**INPUT**
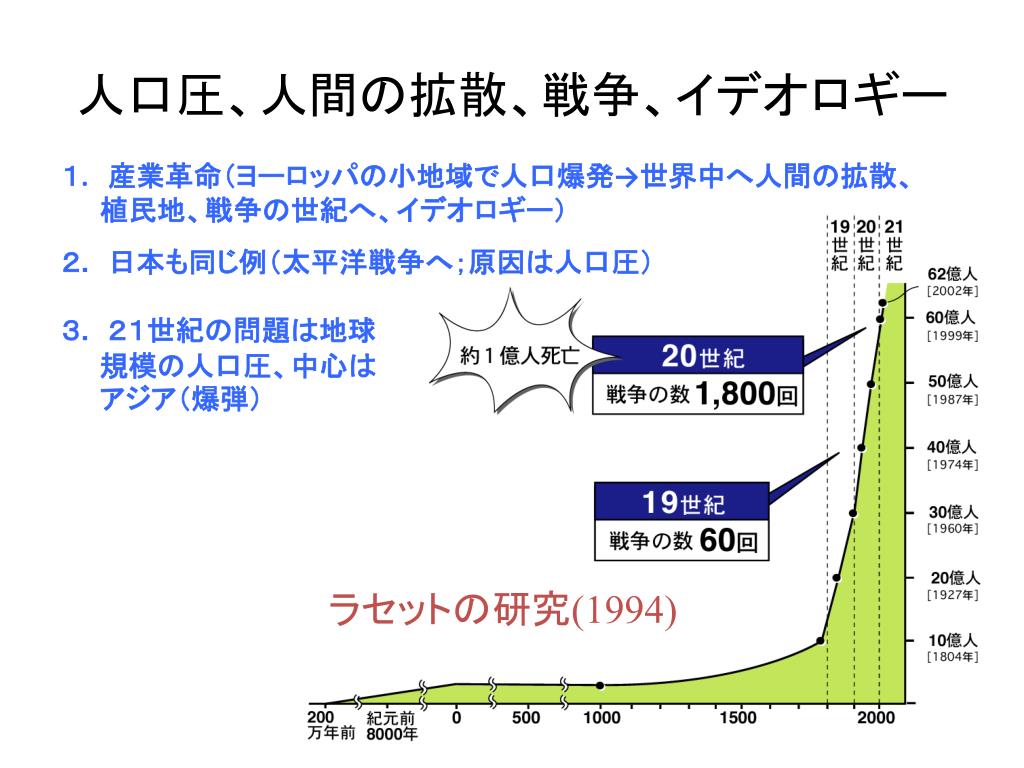 人口圧、人間の拡散、戦争、イデオロギー

1. 産業革命(ヨーロッパの小地域で人口爆発→世界中へ人間の拡散、植民地、戦争の世紀へ、イデオロギー)

2. 日本も同じ例(太平洋戦争へ;原因は人口圧)

3. 21世紀の問題は地球規模の人口圧、中心はアジア(爆弾)

約1億人死亡

20世紀
戦争の数 1,800回

19世紀
戦争の数 60回

ラセットの研究(1994)

19世紀 20世紀 21世紀

62億人 [2002年]
60億人 [1999年]
50億人 [1987年]
40億人 [1974年]
30億人 [1960年]
20億人 [1927年]
10億人 [1804年]

200万年前 紀元前8000年 0 500 1000 1500 2000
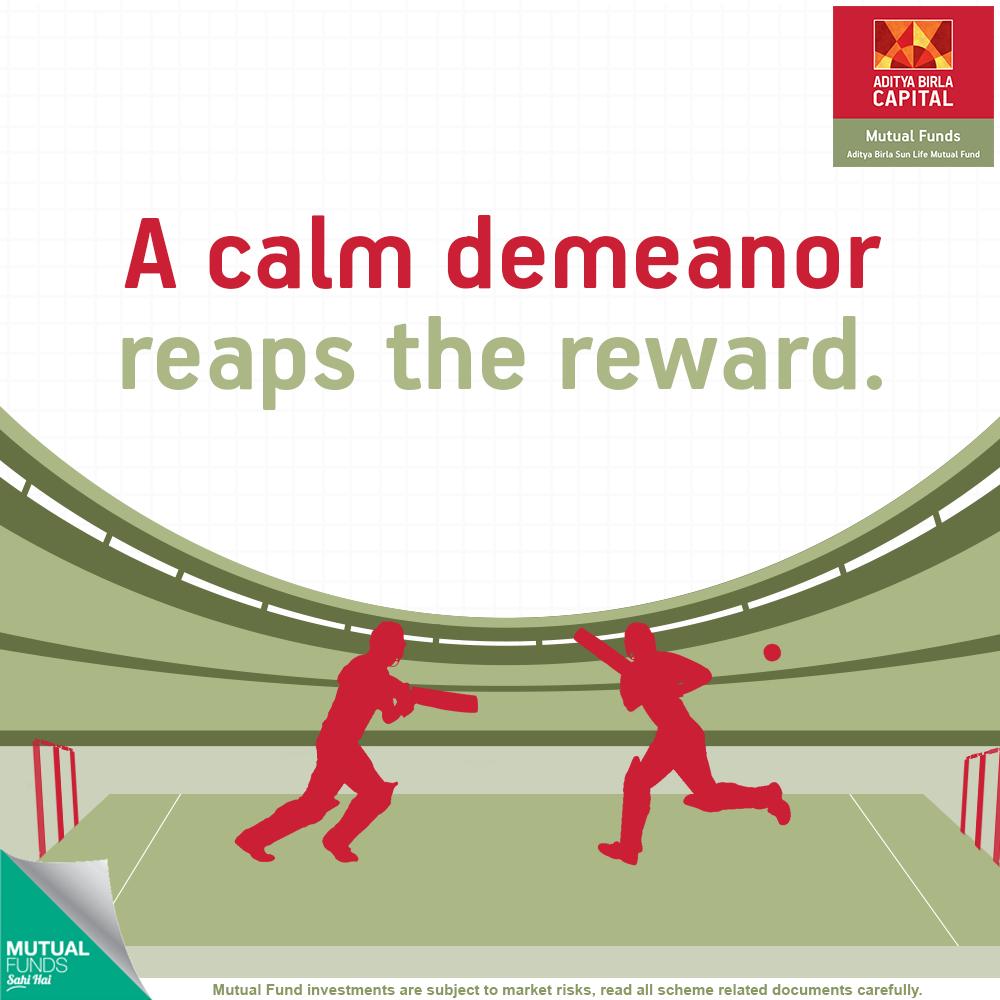 ADITYA BIRLA CAPITAL

Mutual Funds
Aditya Birla Sun Life Mutual Fund

A calm demeanor reaps the reward.

MUTUAL FUNDS
Sahi Hai

Mutual Fund investments are subject to market risks, read all scheme related documents carefully.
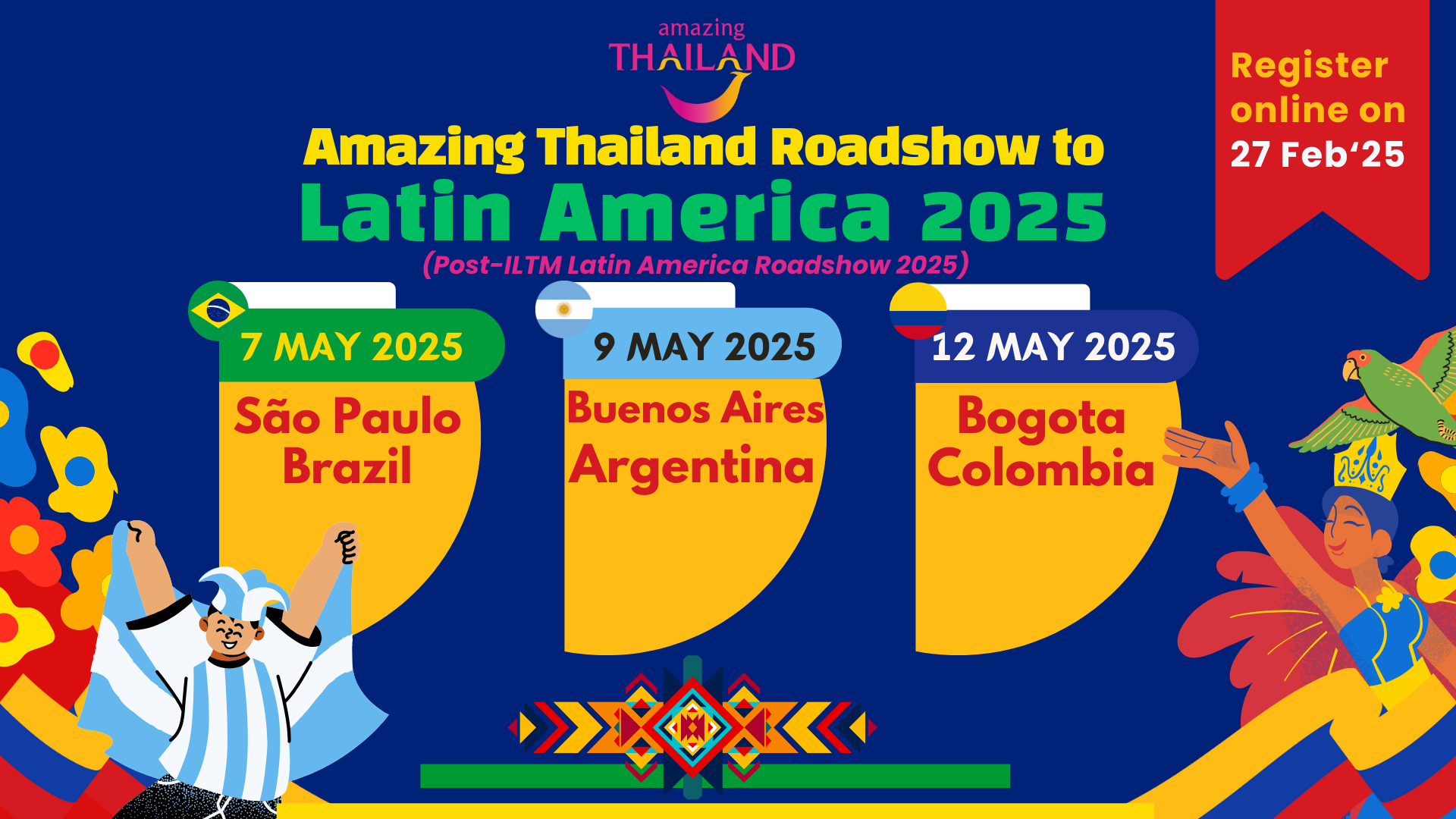 amazing
THAILAND

Amazing Thailand Roadshow to
Latin America 2025
(Post-ILTM Latin America Roadshow 2025)

Register online on 27 Feb'25

7 MAY 2025
São Paulo Brazil

9 MAY 2025
Buenos Aires Argentina

12 MAY 2025
Bogota Colombia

**WHAT THE EXERCISE ASKS**
Word for word, set down every record, keeping the images out.

**REPLY TO THE EXERCISE**
 人口圧、人間の拡散、戦争、イデオロギー

1. 産業革命(ヨーロッパの小地域で人口爆発→世界中へ人間の拡散、植民地、戦争の世紀へ、イデオロギー)

2. 日本も同じ例(太平洋戦争へ;原因は人口圧)

3. 21世紀の問題は地球規模の人口圧、中心はアジア(爆弾)

約1億人死亡

20世紀
戦争の数 1,800回

19世紀
戦争の数 60回

ラセットの研究(1994)

19世紀 20世紀 21世紀

62億人 [2002年]
60億人 [1999年]
50億人 [1987年]
40億人 [1974年]
30億人 [1960年]
20億人 [1927年]
10億人 [1804年]

200万年前 紀元前8000年 0 500 1000 1500 2000
 ADITYA BIRLA CAPITAL

Mutual Funds
Aditya Birla Sun Life Mutual Fund

A calm demeanor reaps the reward.

MUTUAL FUNDS
Sahi Hai

Mutual Fund investments are subject to market risks, read all scheme related documents carefully.
 amazing
THAILAND

Amazing Thailand Roadshow to
Latin America 2025
(Post-ILTM Latin America Roadshow 2025)

Register online on 27 Feb'25

7 MAY 2025
São Paulo Brazil

9 MAY 2025
Buenos Aires Argentina

12 MAY 2025
Bogota Colombia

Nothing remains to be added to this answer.